In recent years, a number of firms in a variety of industries have utilized automated research methods, including web scraping tools and certain forms of artificial intelligence such as bots, to gather information from a variety of sources. For example, asset managers use these tools for research purposes, and third-party vendors use them to obtain information, which they then re-package and sell to investors. Although this practice is increasingly common, questions remain regarding potential exposure to liability for both users of these tools and website hosts who implement technological barriers to prevent their use and protect information.
With that said, a U.S. District Judge in the Northern District of California has issued a novel opinion in hiQ Labs, Inc. v. LinkedIn Corp., with potentially far-reaching impact on the use of automated research tools. In granting a preliminary injunction guaranteeing a company the right to scrape data, the court found that the public nature of the information sought potentially vitiates the application of the federal Computer Fraud and Abuse Act’s (“CFAA”) civil and criminal provisions and other legal restrictions on scraping and similar forms of data harvesting. In reaching its decision, the court even suggested, albeit without specifically holding, that serious questions exist as to whether there is a free speech right under the California State Constitution to access and obtain information that has already been made publicly available on the internet.

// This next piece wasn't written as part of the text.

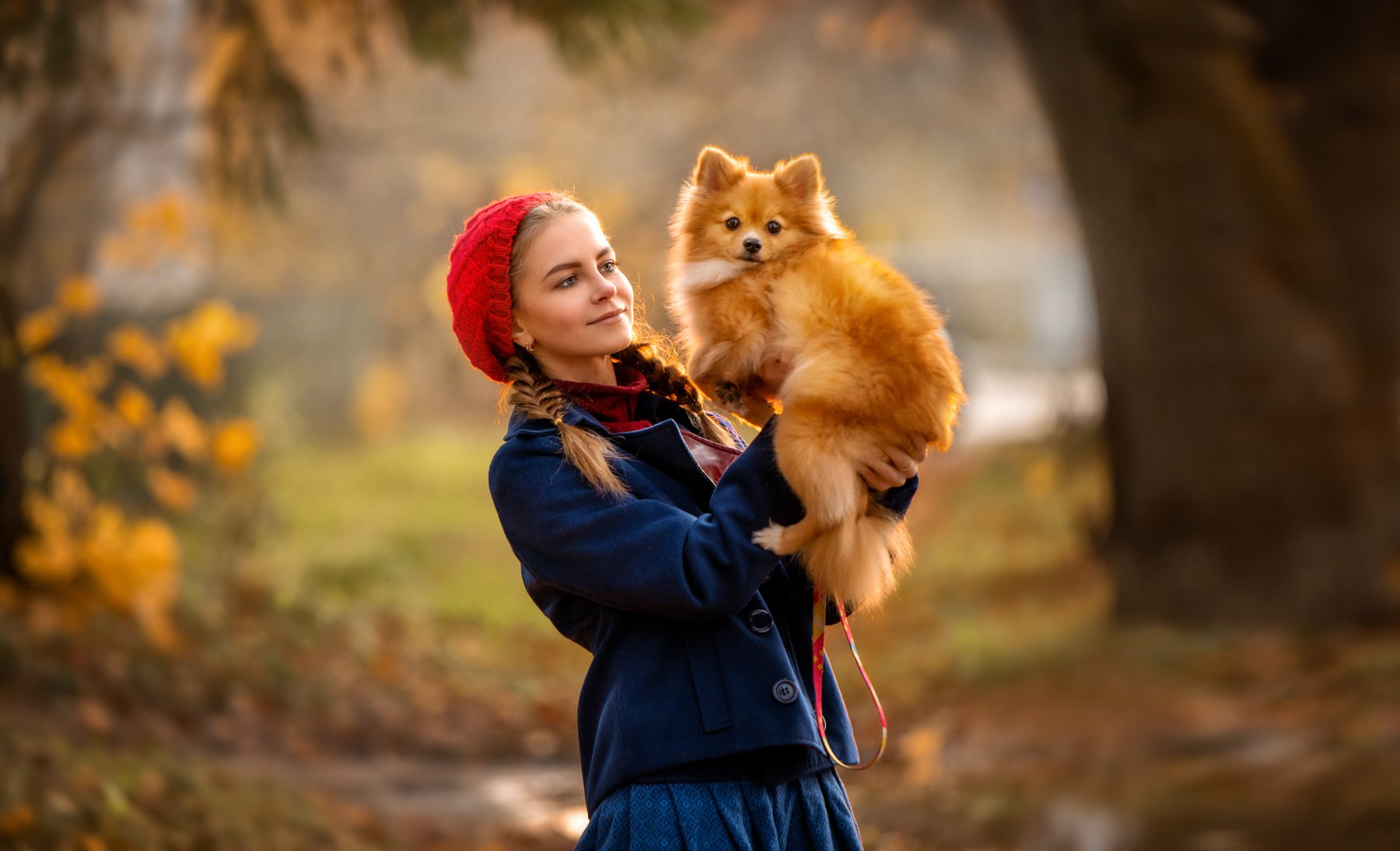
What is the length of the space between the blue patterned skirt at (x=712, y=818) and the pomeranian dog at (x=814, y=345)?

Plaintiff, hiQ Labs, Inc. (“hiQ”), brought a federal action against Defendant, LinkedIn Corp. (“LinkedIn”), the popular business and professional social network, asserting claims under California common law, California’s Unfair Competition Law, and the California State Constitution. hiQ Labs, Inc. v. LinkedIn Corp., No. 17-CV-03301-EMC, 2017 WL 3473663, at *1 (N.D. Cal. Aug. 14, 2017). At the heart of the dispute is hiQ’s business model, which consists of selling public information to businesses about their employees. Id. at *1. In practice, hiQ collects that information exclusively from employees’ public LinkedIn profiles by using web scraping or harvesting tools, a method of utilizing computer software to automatically extract data from websites. Id. at *1-2. The company then conducts an analysis of the information for businesses to provide key employment-related data, including, for example, whether employees are at a high risk of leaving a company or being recruited by another business, as well as summaries of skills possessed by certain employees. Id. at *1. LinkedIn eventually sent hiQ a cease and desist letter, alleging that hiQ’s unauthorized data scraping violated LinkedIn’s user agreement, which prohibited certain methods of data collection from the site, including scraping. Id. at *2.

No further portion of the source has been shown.